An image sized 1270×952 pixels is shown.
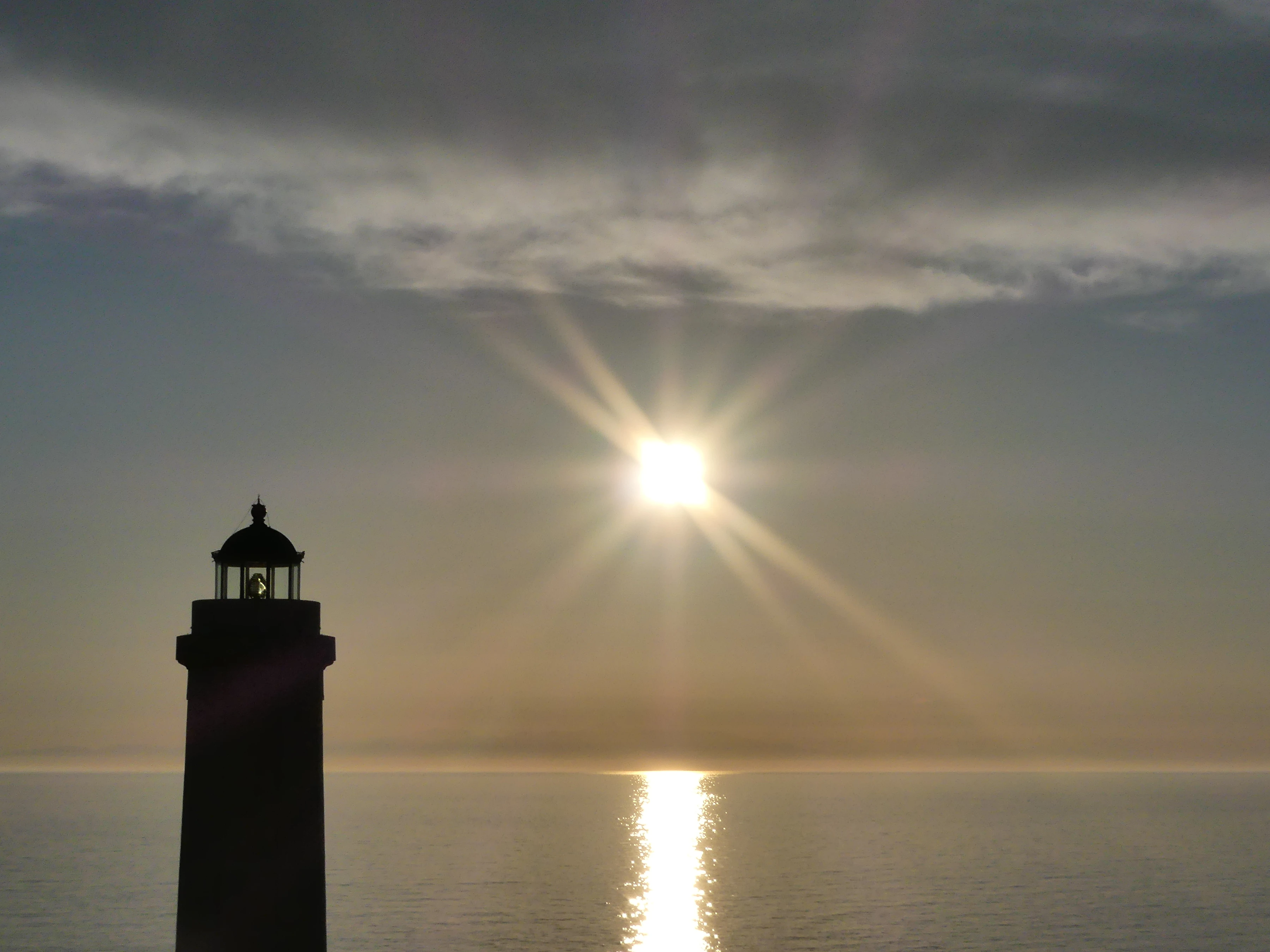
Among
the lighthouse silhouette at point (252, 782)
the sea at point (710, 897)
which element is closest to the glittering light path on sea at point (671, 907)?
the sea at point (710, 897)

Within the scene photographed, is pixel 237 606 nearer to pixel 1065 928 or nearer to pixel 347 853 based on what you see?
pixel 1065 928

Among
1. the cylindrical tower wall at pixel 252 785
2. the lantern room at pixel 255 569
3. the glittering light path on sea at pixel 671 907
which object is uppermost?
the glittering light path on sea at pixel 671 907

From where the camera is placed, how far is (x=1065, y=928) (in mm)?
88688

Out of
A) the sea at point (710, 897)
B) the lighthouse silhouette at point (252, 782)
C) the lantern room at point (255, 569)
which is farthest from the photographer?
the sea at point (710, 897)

- - -

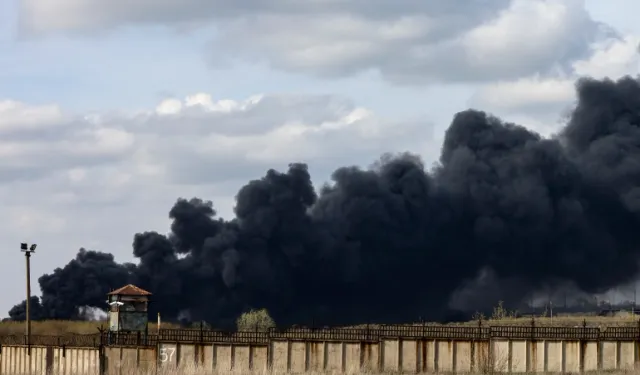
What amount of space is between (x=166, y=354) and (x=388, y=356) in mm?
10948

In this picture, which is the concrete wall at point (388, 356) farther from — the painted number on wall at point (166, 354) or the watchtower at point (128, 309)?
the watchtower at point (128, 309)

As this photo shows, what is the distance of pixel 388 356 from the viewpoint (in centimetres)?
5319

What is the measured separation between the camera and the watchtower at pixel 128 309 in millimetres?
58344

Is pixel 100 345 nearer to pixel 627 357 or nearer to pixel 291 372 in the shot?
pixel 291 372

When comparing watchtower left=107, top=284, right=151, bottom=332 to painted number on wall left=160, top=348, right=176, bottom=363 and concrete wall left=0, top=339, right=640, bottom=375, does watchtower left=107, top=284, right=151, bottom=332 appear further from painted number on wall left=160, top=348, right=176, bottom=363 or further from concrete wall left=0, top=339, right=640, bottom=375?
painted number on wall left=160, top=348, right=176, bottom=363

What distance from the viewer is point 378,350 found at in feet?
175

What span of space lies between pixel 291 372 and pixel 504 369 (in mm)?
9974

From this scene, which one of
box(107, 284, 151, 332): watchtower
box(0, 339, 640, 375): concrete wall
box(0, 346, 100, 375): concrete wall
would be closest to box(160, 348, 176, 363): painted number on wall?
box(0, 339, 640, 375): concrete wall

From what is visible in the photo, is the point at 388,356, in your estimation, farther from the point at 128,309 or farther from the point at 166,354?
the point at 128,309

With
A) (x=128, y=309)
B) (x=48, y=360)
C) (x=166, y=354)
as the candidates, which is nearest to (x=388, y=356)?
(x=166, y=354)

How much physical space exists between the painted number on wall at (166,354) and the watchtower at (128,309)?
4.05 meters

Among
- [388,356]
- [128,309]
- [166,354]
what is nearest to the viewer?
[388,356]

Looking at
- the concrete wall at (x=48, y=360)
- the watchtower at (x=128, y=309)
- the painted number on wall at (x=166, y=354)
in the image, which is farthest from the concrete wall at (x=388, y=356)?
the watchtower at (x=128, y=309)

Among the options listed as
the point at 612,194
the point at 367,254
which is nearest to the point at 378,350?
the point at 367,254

- - -

Copy out each line in the data above that contains the word "left". Treat uppercase and lowercase as different.

## CORRECT OUTPUT
When comparing watchtower left=107, top=284, right=151, bottom=332 to painted number on wall left=160, top=348, right=176, bottom=363 and concrete wall left=0, top=339, right=640, bottom=375, does watchtower left=107, top=284, right=151, bottom=332 appear further from painted number on wall left=160, top=348, right=176, bottom=363 or further from concrete wall left=0, top=339, right=640, bottom=375?
painted number on wall left=160, top=348, right=176, bottom=363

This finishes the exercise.